竜次と洋次も例外なく、ナイフを手渡された。
ーーこんな事続けて、俺は…ーー
竜次は、苦悩の表情を浮かべ、ナイフを見つめていた。先日見た夢のせいか、迷いが生じてきていたからである。だが、今更、後戻り出来ないという事も、十分わかっていた。
ーー竜次、お前…?ーー
洋次は、竜次の表情を見逃さなかった。そして、洋次も、司から手渡されたナイフを見つめながら苦悩し、自分を恥じていた。
「今度の日曜、作戦を実行するからなっ…!」
司がそう言うと、洋次は固まった。
ーー今度の日曜って…、マジでっ…?ーー
その日は、好美とタイマン勝負する日である。洋次が困惑した表情をしているのを、司は見逃さなかった。
「どうした? 何か言いたい事があるなら言ってみろっ…」
司がそう言うと、皆が一斉に洋次の方を見た。
「いや、あのっ…。俺、その日に先約が入って…」
「バカヤローッ! そんなモノ、断ってこいっ!」
司は思わず怒鳴り声を上げた。

数時間後、洋次はいつもの公園に来た。
すると、やはり好美達がいた。
「決闘は、今度の日曜なんじゃないの…?」
好美がそう言うと、洋次が気まずそうな表情をしていた。
「…今度の日曜、風間さんが仲間をこないだより多く集めて、何が何でもお前らを捕まえるって…」
洋次はそう言うと、ブランコに座り、うつむいた。
「今度は、一度に数百人ぐらいで取り囲むつもりらしい。それから…」
そう言いながら、洋次は、司から手渡されたナイフを取り出し、唇をギュッと噛みしめた。
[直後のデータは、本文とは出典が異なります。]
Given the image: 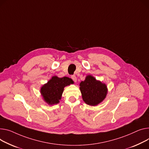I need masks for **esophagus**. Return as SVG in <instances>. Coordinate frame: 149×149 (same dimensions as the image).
<instances>
[{"label":"esophagus","mask_w":149,"mask_h":149,"mask_svg":"<svg viewBox=\"0 0 149 149\" xmlns=\"http://www.w3.org/2000/svg\"><path fill=\"white\" fill-rule=\"evenodd\" d=\"M71 78L73 80V81H74V82H77V77L75 76V75H72L71 76Z\"/></svg>","instance_id":"34e87169"}]
</instances>
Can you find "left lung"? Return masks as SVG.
I'll use <instances>...</instances> for the list:
<instances>
[{
    "mask_svg": "<svg viewBox=\"0 0 149 149\" xmlns=\"http://www.w3.org/2000/svg\"><path fill=\"white\" fill-rule=\"evenodd\" d=\"M80 86L83 100L88 105L100 104L105 100L108 93L106 84L97 80L92 75H87Z\"/></svg>",
    "mask_w": 149,
    "mask_h": 149,
    "instance_id": "8db88e82",
    "label": "left lung"
}]
</instances>
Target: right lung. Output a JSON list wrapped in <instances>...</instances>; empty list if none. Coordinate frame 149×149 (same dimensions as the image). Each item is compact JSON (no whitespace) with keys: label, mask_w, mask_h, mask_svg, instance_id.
<instances>
[{"label":"right lung","mask_w":149,"mask_h":149,"mask_svg":"<svg viewBox=\"0 0 149 149\" xmlns=\"http://www.w3.org/2000/svg\"><path fill=\"white\" fill-rule=\"evenodd\" d=\"M71 84H74L71 78L67 77L59 78L54 75L41 87L40 93L44 101L48 105L57 104L60 102L64 88Z\"/></svg>","instance_id":"obj_1"}]
</instances>
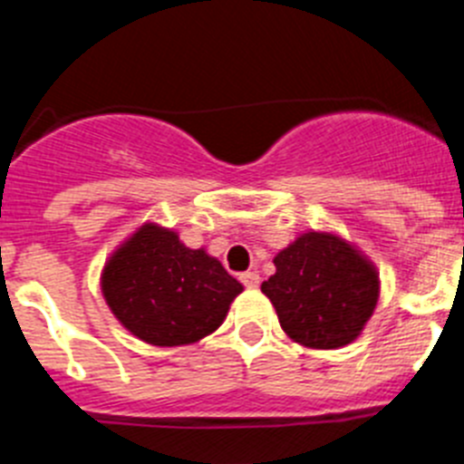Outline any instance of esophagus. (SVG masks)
Instances as JSON below:
<instances>
[{
	"mask_svg": "<svg viewBox=\"0 0 464 464\" xmlns=\"http://www.w3.org/2000/svg\"><path fill=\"white\" fill-rule=\"evenodd\" d=\"M239 281L244 283L246 288H257V285H260V276H257L256 272H244L239 276Z\"/></svg>",
	"mask_w": 464,
	"mask_h": 464,
	"instance_id": "esophagus-1",
	"label": "esophagus"
}]
</instances>
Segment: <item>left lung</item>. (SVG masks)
Here are the masks:
<instances>
[{"mask_svg":"<svg viewBox=\"0 0 464 464\" xmlns=\"http://www.w3.org/2000/svg\"><path fill=\"white\" fill-rule=\"evenodd\" d=\"M262 283L283 332L302 346L342 348L358 339L379 299V274L353 246L327 232L297 237Z\"/></svg>","mask_w":464,"mask_h":464,"instance_id":"obj_1","label":"left lung"}]
</instances>
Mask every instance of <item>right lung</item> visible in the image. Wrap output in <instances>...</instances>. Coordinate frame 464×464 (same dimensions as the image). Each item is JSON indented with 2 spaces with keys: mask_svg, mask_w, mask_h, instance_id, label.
<instances>
[{
  "mask_svg": "<svg viewBox=\"0 0 464 464\" xmlns=\"http://www.w3.org/2000/svg\"><path fill=\"white\" fill-rule=\"evenodd\" d=\"M241 290L204 248L192 251L176 232L153 223L141 225L102 272L113 315L153 346H183L218 330Z\"/></svg>",
  "mask_w": 464,
  "mask_h": 464,
  "instance_id": "add662e5",
  "label": "right lung"
}]
</instances>
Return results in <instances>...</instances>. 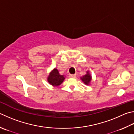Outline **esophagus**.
Masks as SVG:
<instances>
[{
    "label": "esophagus",
    "instance_id": "obj_1",
    "mask_svg": "<svg viewBox=\"0 0 134 134\" xmlns=\"http://www.w3.org/2000/svg\"><path fill=\"white\" fill-rule=\"evenodd\" d=\"M75 77H76V75H75V74H70V77L75 78Z\"/></svg>",
    "mask_w": 134,
    "mask_h": 134
}]
</instances>
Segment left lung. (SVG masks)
Instances as JSON below:
<instances>
[{"mask_svg": "<svg viewBox=\"0 0 134 134\" xmlns=\"http://www.w3.org/2000/svg\"><path fill=\"white\" fill-rule=\"evenodd\" d=\"M81 80H82V81H83L86 85L89 84L91 80V77L90 74L88 73V71H87V74L84 75V76L81 78Z\"/></svg>", "mask_w": 134, "mask_h": 134, "instance_id": "obj_1", "label": "left lung"}]
</instances>
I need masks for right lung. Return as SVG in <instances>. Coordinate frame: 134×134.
Returning a JSON list of instances; mask_svg holds the SVG:
<instances>
[{
  "label": "right lung",
  "mask_w": 134,
  "mask_h": 134,
  "mask_svg": "<svg viewBox=\"0 0 134 134\" xmlns=\"http://www.w3.org/2000/svg\"><path fill=\"white\" fill-rule=\"evenodd\" d=\"M64 79V75L59 74V71L55 69L50 72L48 77V82L52 86H57L62 83Z\"/></svg>",
  "instance_id": "right-lung-1"
}]
</instances>
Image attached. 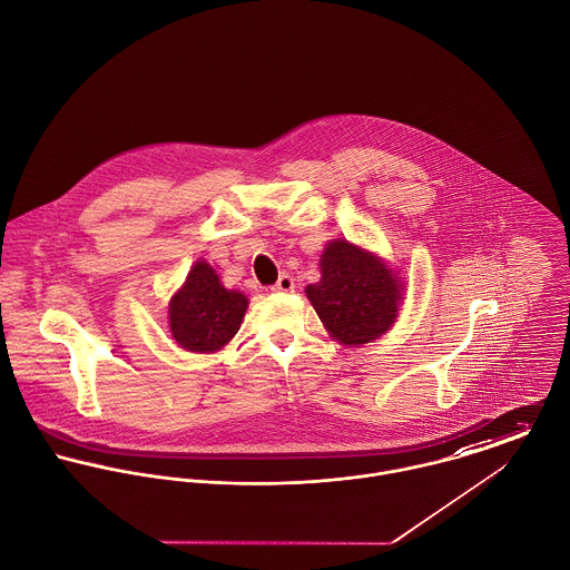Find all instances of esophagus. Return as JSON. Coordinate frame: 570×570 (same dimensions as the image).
Returning <instances> with one entry per match:
<instances>
[{
    "label": "esophagus",
    "instance_id": "obj_1",
    "mask_svg": "<svg viewBox=\"0 0 570 570\" xmlns=\"http://www.w3.org/2000/svg\"><path fill=\"white\" fill-rule=\"evenodd\" d=\"M294 289V278L289 274H281L278 281L272 285V292H292Z\"/></svg>",
    "mask_w": 570,
    "mask_h": 570
}]
</instances>
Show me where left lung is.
I'll return each mask as SVG.
<instances>
[{"label": "left lung", "instance_id": "1", "mask_svg": "<svg viewBox=\"0 0 570 570\" xmlns=\"http://www.w3.org/2000/svg\"><path fill=\"white\" fill-rule=\"evenodd\" d=\"M321 272L307 298L335 340L366 344L395 323L402 283L382 258L340 239L326 245Z\"/></svg>", "mask_w": 570, "mask_h": 570}]
</instances>
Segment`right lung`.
<instances>
[{"mask_svg":"<svg viewBox=\"0 0 570 570\" xmlns=\"http://www.w3.org/2000/svg\"><path fill=\"white\" fill-rule=\"evenodd\" d=\"M245 309L244 294L228 292L215 269L199 261L170 301V333L186 351L213 353L235 337Z\"/></svg>","mask_w":570,"mask_h":570,"instance_id":"1","label":"right lung"}]
</instances>
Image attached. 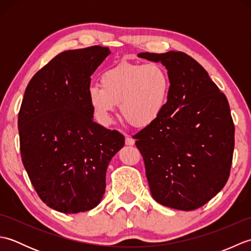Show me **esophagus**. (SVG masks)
<instances>
[{
    "label": "esophagus",
    "mask_w": 251,
    "mask_h": 251,
    "mask_svg": "<svg viewBox=\"0 0 251 251\" xmlns=\"http://www.w3.org/2000/svg\"><path fill=\"white\" fill-rule=\"evenodd\" d=\"M125 142H126L127 146H134L135 145V139H134V138L129 137V136H126Z\"/></svg>",
    "instance_id": "obj_1"
}]
</instances>
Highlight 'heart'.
Listing matches in <instances>:
<instances>
[{
	"label": "heart",
	"mask_w": 251,
	"mask_h": 251,
	"mask_svg": "<svg viewBox=\"0 0 251 251\" xmlns=\"http://www.w3.org/2000/svg\"><path fill=\"white\" fill-rule=\"evenodd\" d=\"M100 85L88 89L89 104L101 124H109L116 105L135 127H147L158 120L168 102L170 78L158 63L123 61L102 73Z\"/></svg>",
	"instance_id": "obj_1"
}]
</instances>
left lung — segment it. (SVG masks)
Instances as JSON below:
<instances>
[{"label": "left lung", "mask_w": 251, "mask_h": 251, "mask_svg": "<svg viewBox=\"0 0 251 251\" xmlns=\"http://www.w3.org/2000/svg\"><path fill=\"white\" fill-rule=\"evenodd\" d=\"M138 57L159 61L170 78L163 113L134 136L151 194L174 209H197L219 193L230 176L234 123L227 99L205 69L182 51Z\"/></svg>", "instance_id": "obj_1"}]
</instances>
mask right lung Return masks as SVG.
I'll list each match as a JSON object with an SVG mask.
<instances>
[{
    "mask_svg": "<svg viewBox=\"0 0 251 251\" xmlns=\"http://www.w3.org/2000/svg\"><path fill=\"white\" fill-rule=\"evenodd\" d=\"M111 54L92 46L62 51L37 71L18 114L20 153L37 195L63 214L93 209L125 138L93 121L90 75Z\"/></svg>",
    "mask_w": 251,
    "mask_h": 251,
    "instance_id": "1",
    "label": "right lung"
}]
</instances>
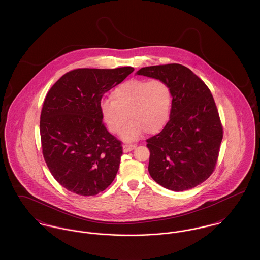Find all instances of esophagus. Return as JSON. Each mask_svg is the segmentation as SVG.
I'll list each match as a JSON object with an SVG mask.
<instances>
[{
	"instance_id": "1",
	"label": "esophagus",
	"mask_w": 260,
	"mask_h": 260,
	"mask_svg": "<svg viewBox=\"0 0 260 260\" xmlns=\"http://www.w3.org/2000/svg\"><path fill=\"white\" fill-rule=\"evenodd\" d=\"M136 148V144H124L123 146V150H124V153H127V152H131L132 150Z\"/></svg>"
}]
</instances>
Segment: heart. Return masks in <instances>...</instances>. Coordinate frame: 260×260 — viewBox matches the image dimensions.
<instances>
[{
	"instance_id": "heart-1",
	"label": "heart",
	"mask_w": 260,
	"mask_h": 260,
	"mask_svg": "<svg viewBox=\"0 0 260 260\" xmlns=\"http://www.w3.org/2000/svg\"><path fill=\"white\" fill-rule=\"evenodd\" d=\"M110 100L101 102V116L109 132L133 140L146 133L156 135L168 124L173 106V91L161 79H132L115 87Z\"/></svg>"
}]
</instances>
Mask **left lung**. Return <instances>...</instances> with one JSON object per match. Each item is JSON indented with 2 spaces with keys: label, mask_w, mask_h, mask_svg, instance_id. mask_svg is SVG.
Listing matches in <instances>:
<instances>
[{
  "label": "left lung",
  "mask_w": 260,
  "mask_h": 260,
  "mask_svg": "<svg viewBox=\"0 0 260 260\" xmlns=\"http://www.w3.org/2000/svg\"><path fill=\"white\" fill-rule=\"evenodd\" d=\"M136 74L164 80L173 91L169 123L146 140L151 177L177 192L203 183L215 169L223 137L210 88L189 68L177 63L143 67Z\"/></svg>",
  "instance_id": "obj_1"
}]
</instances>
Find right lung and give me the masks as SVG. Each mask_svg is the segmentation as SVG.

「俺ら全員、風間さんからナイフとかの武器を持つよう、手渡されたっ…!」
好美と忍はその事を聞かされても、動揺しなかったが…、
竜次もナイフを持たされたと聞き、文人は愕然としていた。
「…やっぱり、そう出てきたみたいね…」
好美は、司が武器を使ってくる事を、予測していたのである。
「俺は、受けた恩を仇で返すような、そんなマネだけはしたくないっ! だから、今までは、多少の事は黙って見てきたんだっ! けど、大人数集めて、全員に武器まで持たせて、そこまでしてお前らを捕まえようとするなんてっ…、そんなの、卑怯以外の何者でもないだろっ…? 俺は、こんなモノを使ってまで、お前を倒したくなんかないっ…!」
洋次は、そう叫んでナイフを地面に叩きつけた。苦悩の表情を浮かべて…。
「…どうすればいいか、自分でよく考えるんだね…」
好美がそう言うと、洋次は崩れるようにその場に膝をついた。その様子を見て、好美は忍と文人を連れ、その場を立ち去った。
「好美ちゃん、どうする…?」
忍は、全員武器を持たされていると聞き、少し不安になっていた。
「武器を持っていようが、何百人でかかって来ようが、今更、逃げ出すワケにはいかないのっ…」
「でもっ…」
忍が不安を顕わにした表情をしていたので、好美は忍の額を指でバチッ!と弾いた。忍は痛くて思わず涙をこぼした。
「大丈夫、アタシ達は、絶対負けないっ…」
好美は、強い眼差しでそう言い切った後、ニヤッと笑った。
ーー植村さん…、君は、本当に、意志が強いんだね…ーー
文人は、好美が強い意志を持っている事を、再認識した…。